Kriiing...kriiiing, telepon di ruang keluarga berbunyi. Kuangkat namun tidak ada suara dari seberang sama sekali, akhirnya kututup teleponnya. Karena masih pagi kucoba untuk tidak berpikir macam-macam, lalu aku memilih untuk santai di ruang tamu sambil membaca koran. Sekitar lima belas menit kudengar pintu rumah diketuk dari luar, kuletakkan koran lalu menoleh ke arah pintu, tak kudapati ada orang diluar dan suara ketukannya tak berlanjut. Kudekati pintunya karena penasaran, dari balik kaca pintu juga terlihat kalau pagar depan rumah tertutup. Mila menanyakan juga karena dari dapur suara pintu diketuk tadi juga terdengar, kujawab seadanya dan dia bisa memakluminya.

Kulihat jam sudah menunjukkan pukul 9.30 pagi, selesai memasak Mila melanjutkan pekerjaan sampingannya sebagai penulis cerita pendek.

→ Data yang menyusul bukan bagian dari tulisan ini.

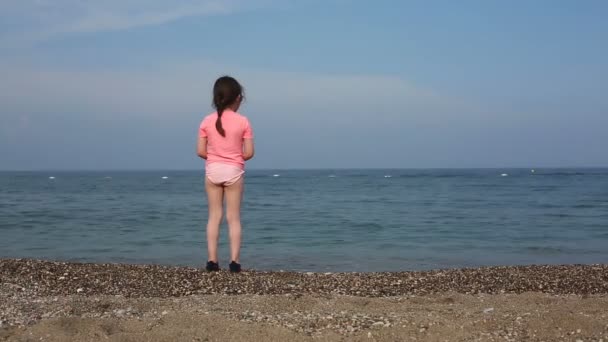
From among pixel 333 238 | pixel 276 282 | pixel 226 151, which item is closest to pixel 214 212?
pixel 226 151

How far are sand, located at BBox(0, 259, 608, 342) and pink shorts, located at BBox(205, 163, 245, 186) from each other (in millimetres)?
1052

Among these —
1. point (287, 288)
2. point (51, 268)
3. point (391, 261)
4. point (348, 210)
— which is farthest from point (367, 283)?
point (348, 210)

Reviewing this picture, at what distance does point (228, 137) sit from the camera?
24.9 feet

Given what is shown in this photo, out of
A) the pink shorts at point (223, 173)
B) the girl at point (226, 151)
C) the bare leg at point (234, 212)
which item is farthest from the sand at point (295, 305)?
the pink shorts at point (223, 173)

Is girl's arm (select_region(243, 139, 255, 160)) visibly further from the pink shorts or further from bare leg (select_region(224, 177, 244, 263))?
bare leg (select_region(224, 177, 244, 263))

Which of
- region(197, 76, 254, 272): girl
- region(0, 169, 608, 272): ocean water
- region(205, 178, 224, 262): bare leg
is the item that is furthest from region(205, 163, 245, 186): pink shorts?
region(0, 169, 608, 272): ocean water

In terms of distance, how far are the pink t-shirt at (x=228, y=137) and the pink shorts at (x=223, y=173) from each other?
5cm

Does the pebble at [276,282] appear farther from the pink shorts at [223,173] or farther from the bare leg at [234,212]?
the pink shorts at [223,173]

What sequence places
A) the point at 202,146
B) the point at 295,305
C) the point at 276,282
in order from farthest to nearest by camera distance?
the point at 202,146
the point at 276,282
the point at 295,305

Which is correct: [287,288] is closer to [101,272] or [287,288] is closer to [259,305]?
[259,305]

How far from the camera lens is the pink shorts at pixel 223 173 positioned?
7.64 m

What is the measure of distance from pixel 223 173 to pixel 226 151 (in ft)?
0.82

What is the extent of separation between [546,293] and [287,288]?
2.67 metres

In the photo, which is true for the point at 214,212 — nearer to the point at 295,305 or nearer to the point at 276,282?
the point at 276,282
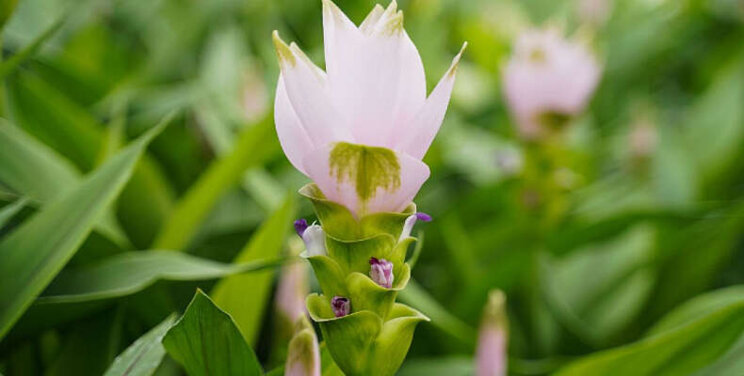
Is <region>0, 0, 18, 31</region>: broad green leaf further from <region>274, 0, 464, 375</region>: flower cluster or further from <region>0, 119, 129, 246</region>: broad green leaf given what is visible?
<region>274, 0, 464, 375</region>: flower cluster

Istriku ini menulis cerpen untuk beberapa majalah wanita, pekerjaan ini sudah dijalaninya sejak SMA, sungguh wanita berbakat memang istriku. Melihat istriku sedang tekun mengetik aku jadi teringat, di gudang yang terletak di halaman belakang pernah kulihat ada mesin tik tua, ingin rasanya kutunjukkan pada Mila. "Mil, apa kamu tertarik dengan mesin tik tua? di gudang seingatku tersimpan satu." Tanpa memandangku Mila menjawab kalau dia tertarik karena ada orang dari salah satu majalah yang mengoleksi mesin tik, mungkin bisa dijual pada orang itu.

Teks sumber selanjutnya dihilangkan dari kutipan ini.